In your compareTo-implementation you are mixing two different properties in an illegal way. Thus you break the contract of the Comparable interface.

In your comparison, you look at the index only if the values are not equal. This way you do not define an overall natural order for your items. Depending on what comparison is done first, the result of sorting a list will be random.

    @Override
    public int compareTo(Item o) {
        int vCompare = this.value.compareTo(o.value);
        if (vCompare == 0) {
            return  this.index - o.index;
        }
        return vCompare;
    }

This implementation will first compare by value and then by index. It adheres to the Comparable contract and actually defines a natural order for Items and works fine with the Set implementation.

Caution: This sample implementation will break the tests. The tests are there to show the code behaves as intended. But in this case the intended behavior is the actual issue.

  • It is incompatible with the Comparable contract.
  • You cannot sort a list by numeric index and expect a lookup by alphabetical value to succeed. But that's exactly what is attempted here. Sort by index but find duplicate names.
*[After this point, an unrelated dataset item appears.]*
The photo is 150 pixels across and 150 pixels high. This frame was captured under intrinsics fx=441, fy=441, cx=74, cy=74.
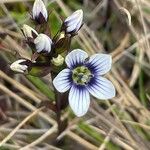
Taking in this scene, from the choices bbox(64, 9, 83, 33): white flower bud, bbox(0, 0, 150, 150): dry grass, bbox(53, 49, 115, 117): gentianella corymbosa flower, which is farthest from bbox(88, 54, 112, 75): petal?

It does not work this way.

Upvotes: 2

Michael
Michael

Reputation: 44090

You have broken the contract of compareTo, which results in undefined behaviour.

Finally, the implementor must ensure that x.compareTo(y)==0 implies that sgn(x.compareTo(z)) == sgn(y.compareTo(z)), for all z.

You can easily see that you fail this requirement by pulling your Items out into variables:

final Item x = new Item("yyyy", index.getAndIncrement());
final Item z = new Item("bbbb", index.getAndIncrement());
final Item y = new Item("yyyy", index.getAndIncrement());

System.out.println(x.compareTo(y));
System.out.println(x.compareTo(z));
System.out.println(y.compareTo(z));

Output:

0
-1
1

The signs are different, therefore the contract has been broken.

Upvotes: 2

Anirudh Simha
Anirudh Simha

Reputation: 360

I don't know the implementation of ConcurrentSkipListSet in detail, but it looks like you need to override the equals method of your class to specify what qualifies two objects to be equal.